VON DEN SCHÜLEINS ZUM HAUS WITTELSBACH
Die Jahre zuvor waren unter der nationalsozialistischen Regierung auch für die Familie Schülein auf Schloss
Kaltenberg immer kritischer geworden. Joseph Schülein soll einmal in weiser Voraussicht gesagt haben: „ Den
Hitler holt der Teufel, und wir zahlen den Fuhrlohn“. Nach Joseph Schülein’s Tod wurden die Zeiten für seinen
Sohn Dr Fritz Schülein unerträglich. Nach kurzer „Schutzhaft“ im Konzentrationslager Dachau floh er Hals über
Kopf nach Amerika zu seinem Bruder Dr Hermann Schülein. Das Schlossgut Kaltenberg mit seiner Brauerei
Oekonomie wurde der Regierung von Oberbayern unterstellt und erst 1949 wieder an die Familie Schülein
zurückgegeben. Mitte der 50er Jahre beendeten die Schüleins ihr Engagement in Kaltenberg. Neuer Eigentümer
wurde das Haus Wittelsbach. Heute ist Schloss Kaltenberg mit seinen mittelalterlichen Ritterspielen und seinem
vorzüglichen Bier „König Ludwig Dunkel“ unter dem tatkräftigen und kreativen Management Seiner
Königlichen Hoheit Prinz Luitpold von Bayern zu einer Kultstätte von internationalem Rang geworden.

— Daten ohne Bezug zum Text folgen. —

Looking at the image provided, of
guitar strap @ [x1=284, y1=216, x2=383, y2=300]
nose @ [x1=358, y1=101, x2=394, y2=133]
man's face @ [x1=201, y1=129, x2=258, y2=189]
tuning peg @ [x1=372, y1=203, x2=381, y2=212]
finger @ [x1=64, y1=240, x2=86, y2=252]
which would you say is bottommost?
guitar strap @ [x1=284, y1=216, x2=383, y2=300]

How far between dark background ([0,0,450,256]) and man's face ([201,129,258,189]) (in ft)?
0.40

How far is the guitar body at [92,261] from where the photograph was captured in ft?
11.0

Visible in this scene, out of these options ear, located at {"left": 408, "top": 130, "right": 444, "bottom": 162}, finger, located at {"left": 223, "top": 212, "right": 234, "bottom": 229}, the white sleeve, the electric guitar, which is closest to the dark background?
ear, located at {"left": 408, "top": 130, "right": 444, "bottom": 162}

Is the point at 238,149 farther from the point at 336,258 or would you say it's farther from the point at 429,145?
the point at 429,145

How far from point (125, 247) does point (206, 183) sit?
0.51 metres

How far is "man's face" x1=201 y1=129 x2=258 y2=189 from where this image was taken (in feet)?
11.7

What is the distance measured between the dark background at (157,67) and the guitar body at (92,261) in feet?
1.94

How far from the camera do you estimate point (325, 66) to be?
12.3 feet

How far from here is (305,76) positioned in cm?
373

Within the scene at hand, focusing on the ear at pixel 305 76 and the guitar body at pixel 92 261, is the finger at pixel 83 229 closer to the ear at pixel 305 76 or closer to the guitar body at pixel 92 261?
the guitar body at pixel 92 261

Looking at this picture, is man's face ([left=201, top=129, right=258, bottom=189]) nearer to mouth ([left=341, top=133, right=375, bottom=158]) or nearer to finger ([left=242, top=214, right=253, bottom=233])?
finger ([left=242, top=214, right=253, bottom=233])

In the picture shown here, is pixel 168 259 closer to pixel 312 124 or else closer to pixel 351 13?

Und so vergeht die Zeit und die Erinnerung verblasst. Damit nicht Alles dem Vergessen anheim fällt, wurde
diese nun Legende gewordene Geschichte des Brauerei Imperiums der Familien Liebmann, Steiner und Schülein
erarbeitet. Dank dafür gehört insbesondere den Mitgliedern der betreffenden Familien, die mit ihren persönlichen
Erinnerungen sehr freigebig waren. Dank gebührt auch dem Münchner Löwenbräu und der Nürnberger
Hopfenhandlung Barth, ohne deren engagierte Mithilfe bestimmte notwendige Kontakte erst gar nicht zustande
gekommen wären. Und Dank gebührt nicht zuletzt auch Dr Joachim Hahn, der die Geschichte überhaupt erst ins
Rollen gebracht hat durch sein lesenswertes Buch über die Geschichte der jüdischen Familien in Ludwigsburg.